## BEGIN
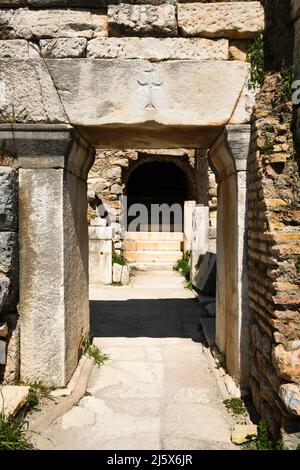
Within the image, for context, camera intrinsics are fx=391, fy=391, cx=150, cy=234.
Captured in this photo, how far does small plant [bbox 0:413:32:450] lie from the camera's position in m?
2.34

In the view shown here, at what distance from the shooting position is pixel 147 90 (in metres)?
3.18

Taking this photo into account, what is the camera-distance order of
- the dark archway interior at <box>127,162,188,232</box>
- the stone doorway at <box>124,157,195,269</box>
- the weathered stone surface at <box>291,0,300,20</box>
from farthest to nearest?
the dark archway interior at <box>127,162,188,232</box>
the stone doorway at <box>124,157,195,269</box>
the weathered stone surface at <box>291,0,300,20</box>

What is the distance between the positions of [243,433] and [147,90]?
263cm

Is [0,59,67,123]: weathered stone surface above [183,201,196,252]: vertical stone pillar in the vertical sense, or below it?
above

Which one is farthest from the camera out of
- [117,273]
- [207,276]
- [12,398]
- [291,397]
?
[117,273]

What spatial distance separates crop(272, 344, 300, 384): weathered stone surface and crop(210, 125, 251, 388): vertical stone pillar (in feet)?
2.90

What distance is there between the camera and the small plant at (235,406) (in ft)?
9.57

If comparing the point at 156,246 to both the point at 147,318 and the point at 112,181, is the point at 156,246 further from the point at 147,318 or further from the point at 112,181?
the point at 147,318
## END
● **Work to complete**:
Recast all of the data above as a Markdown table with the columns "Row" and "Text": one line per row, numbered in order, with blank lines skipped. Leave the pictures out.

● **Reply**:
| Row | Text |
|---|---|
| 1 | Within the image, for context, camera intrinsics are fx=391, fy=391, cx=150, cy=234. |
| 2 | Captured in this photo, how far does small plant [bbox 0:413:32:450] lie from the camera's position in m? |
| 3 | 2.34 |
| 4 | In the view shown here, at what distance from the shooting position is pixel 147 90 (in metres)? |
| 5 | 3.18 |
| 6 | Taking this photo into account, what is the camera-distance order of |
| 7 | - the dark archway interior at <box>127,162,188,232</box> |
| 8 | - the stone doorway at <box>124,157,195,269</box> |
| 9 | - the weathered stone surface at <box>291,0,300,20</box> |
| 10 | from farthest to nearest? |
| 11 | the dark archway interior at <box>127,162,188,232</box> |
| 12 | the stone doorway at <box>124,157,195,269</box> |
| 13 | the weathered stone surface at <box>291,0,300,20</box> |
| 14 | What is the distance between the positions of [243,433] and [147,90]? |
| 15 | 263cm |
| 16 | Is [0,59,67,123]: weathered stone surface above [183,201,196,252]: vertical stone pillar in the vertical sense, or below it? |
| 17 | above |
| 18 | Which one is farthest from the camera out of |
| 19 | - [117,273] |
| 20 | - [207,276] |
| 21 | - [12,398] |
| 22 | - [291,397] |
| 23 | ? |
| 24 | [117,273] |
| 25 | What spatial distance separates crop(272, 344, 300, 384): weathered stone surface and crop(210, 125, 251, 388): vertical stone pillar (in feet)? |
| 26 | 2.90 |
| 27 | What distance is there between the camera and the small plant at (235,406) (in ft)? |
| 28 | 9.57 |
| 29 | If comparing the point at 156,246 to both the point at 147,318 and the point at 112,181, is the point at 156,246 further from the point at 147,318 or further from the point at 112,181? |
| 30 | the point at 147,318 |